Supplied passage:
================================
WDpad159
WDpad159

Reputation: 428

How to get the highest accuracy with low number of selected features using xgboost?

I have been looking for several feature selection methods and found about the feature selection with help of XGBoost from the following link (XGBoost feature importance and selection). I implemented the method for my case, and results were the following:

So, my question is the following, for this case how can I select the highest accuracy with a low number of features [n]? [The code can be found in the link]

Edit 1:

Thanks to @Mihai Petre, I managed to get it to work with code in his answer. I have another question, say I ran the code from the link and got the following:

Feature Importance results = [29.205832   5.0182242  0.         0.         0. 6.7736177 16.704327  18.75632    9.529003  14.012676   0.       ]
Features = [ 0  7  6  9  8  5  1 10  4  3  2]

How can I remove the features that gave out zero feature importance and get the features with feature importance values?
================================
Items:
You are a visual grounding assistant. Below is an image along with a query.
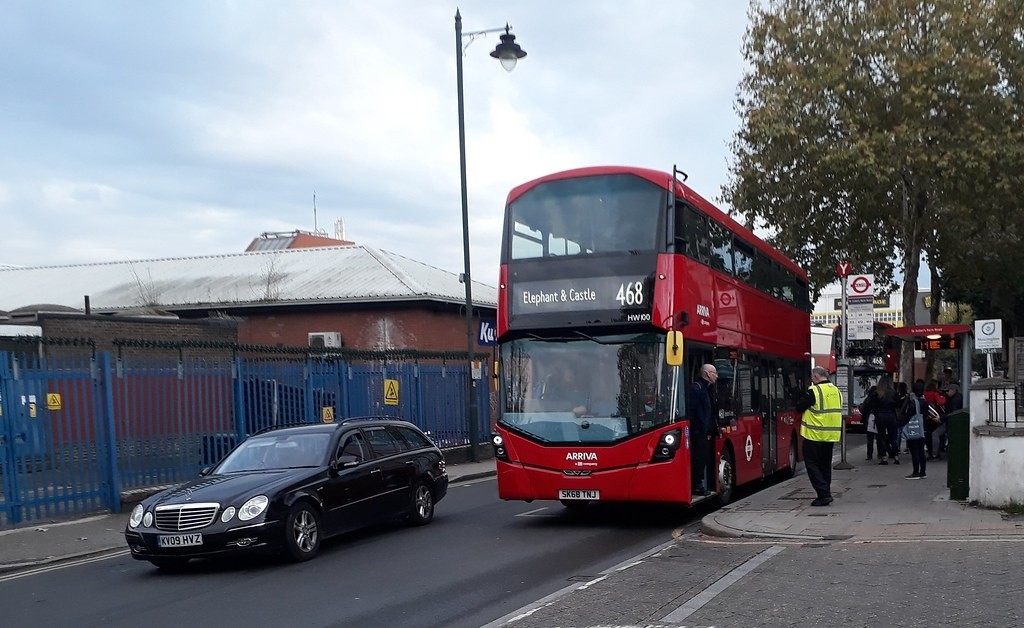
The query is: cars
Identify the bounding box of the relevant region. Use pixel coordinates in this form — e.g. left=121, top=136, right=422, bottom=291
left=122, top=417, right=449, bottom=573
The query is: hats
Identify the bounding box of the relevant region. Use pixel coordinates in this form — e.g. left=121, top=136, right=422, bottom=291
left=949, top=384, right=960, bottom=391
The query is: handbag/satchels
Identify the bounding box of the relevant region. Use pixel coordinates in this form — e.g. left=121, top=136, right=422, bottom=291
left=895, top=395, right=909, bottom=421
left=867, top=413, right=878, bottom=434
left=896, top=396, right=925, bottom=440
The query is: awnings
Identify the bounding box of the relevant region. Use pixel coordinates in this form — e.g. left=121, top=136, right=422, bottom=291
left=882, top=324, right=974, bottom=408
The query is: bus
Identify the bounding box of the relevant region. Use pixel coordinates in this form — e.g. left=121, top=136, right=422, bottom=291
left=488, top=164, right=815, bottom=517
left=825, top=322, right=902, bottom=431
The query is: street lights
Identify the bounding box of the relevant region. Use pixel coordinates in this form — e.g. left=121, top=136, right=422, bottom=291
left=455, top=26, right=528, bottom=460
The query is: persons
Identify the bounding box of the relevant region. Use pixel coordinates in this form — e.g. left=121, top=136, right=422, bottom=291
left=690, top=364, right=720, bottom=496
left=538, top=356, right=588, bottom=418
left=795, top=366, right=843, bottom=506
left=859, top=376, right=963, bottom=480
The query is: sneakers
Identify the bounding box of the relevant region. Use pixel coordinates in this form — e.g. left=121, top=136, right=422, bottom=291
left=905, top=472, right=927, bottom=480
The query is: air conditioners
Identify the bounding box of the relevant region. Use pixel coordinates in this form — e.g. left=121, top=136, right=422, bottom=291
left=307, top=332, right=344, bottom=357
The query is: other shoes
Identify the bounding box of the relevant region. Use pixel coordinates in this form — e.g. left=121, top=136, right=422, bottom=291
left=878, top=461, right=888, bottom=465
left=811, top=495, right=833, bottom=506
left=927, top=455, right=941, bottom=462
left=692, top=487, right=711, bottom=496
left=894, top=459, right=900, bottom=464
left=866, top=458, right=872, bottom=460
left=898, top=450, right=901, bottom=454
left=903, top=449, right=909, bottom=455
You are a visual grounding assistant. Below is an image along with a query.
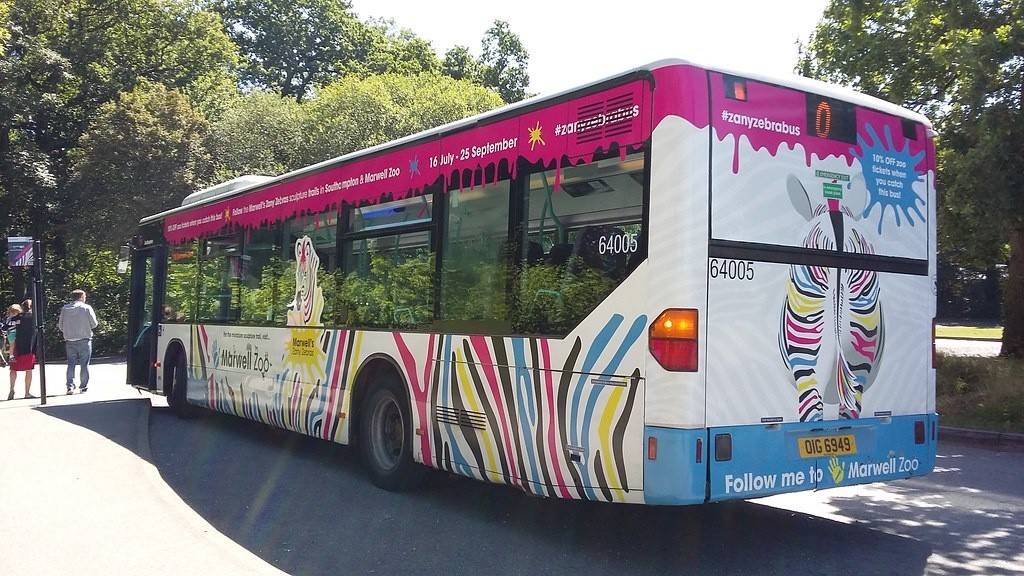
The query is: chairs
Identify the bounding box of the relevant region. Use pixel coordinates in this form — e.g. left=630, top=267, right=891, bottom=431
left=524, top=226, right=642, bottom=297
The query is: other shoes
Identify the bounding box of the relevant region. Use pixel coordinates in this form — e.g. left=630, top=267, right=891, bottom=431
left=8, top=357, right=17, bottom=362
left=67, top=387, right=74, bottom=394
left=80, top=388, right=87, bottom=393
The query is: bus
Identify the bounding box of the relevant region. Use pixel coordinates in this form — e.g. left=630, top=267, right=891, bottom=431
left=117, top=57, right=940, bottom=507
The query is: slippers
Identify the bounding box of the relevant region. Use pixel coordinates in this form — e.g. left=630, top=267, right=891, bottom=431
left=25, top=394, right=36, bottom=399
left=8, top=390, right=15, bottom=400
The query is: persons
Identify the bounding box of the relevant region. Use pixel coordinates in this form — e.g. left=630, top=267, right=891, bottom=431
left=2, top=299, right=36, bottom=400
left=59, top=289, right=98, bottom=396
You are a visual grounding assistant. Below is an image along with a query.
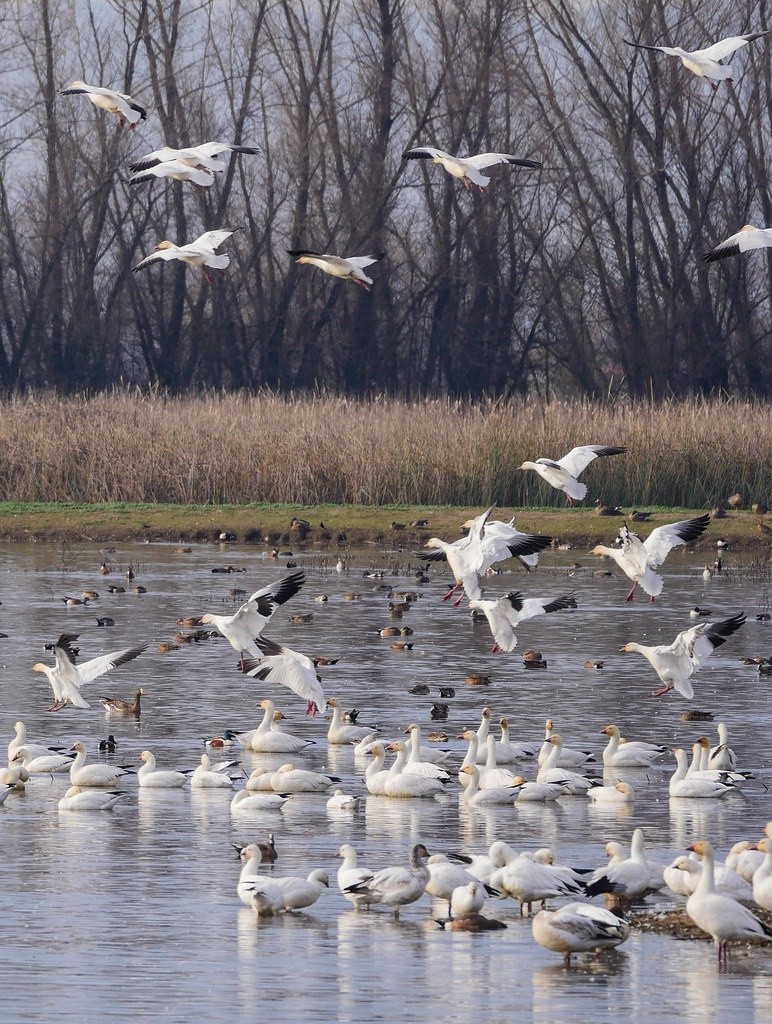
================================
Problem to work on: Please pick up the XGBoost feature selection thread above and continue it from its last line.

Expected output:
Side Questions:

  1. I am trying to find the best feature selection that involves using specific classification model and best features that help to give high accuracy, say, for example, using KNN classifier and would like to find the best features that give out high accuracy. What feature selection would be appropriate to use?
  2. When Implementing multiple classification models, is it best to do feature selection for each classification model or you need to do feature selection once and then use the selected features to multiple classification models?

Upvotes: 0

Views: 1030

Answers (2)

WDpad159
WDpad159

Reputation: 428

I managed to sort it out. Please find the code below:

To get the lowest number of features with the highest accuracy:

# Fit the model:
f_max = 8
f_min = 2
acc_max = accuracy
thresholds = np.sort(model_FS.feature_importances_)
obj_thresh = thresholds[0]
accuracy_list = []
for thresh in thresholds:
    # select features using threshold:
    selection = SelectFromModel(model_FS, threshold=thresh, prefit=True)
    select_X_train = selection.transform(X_train)
    # train model:
    selection_model = xgb.XGBClassifier()
    selection_model.fit(select_X_train, y_train)
    # eval model:
    select_X_test = selection.transform(X_test)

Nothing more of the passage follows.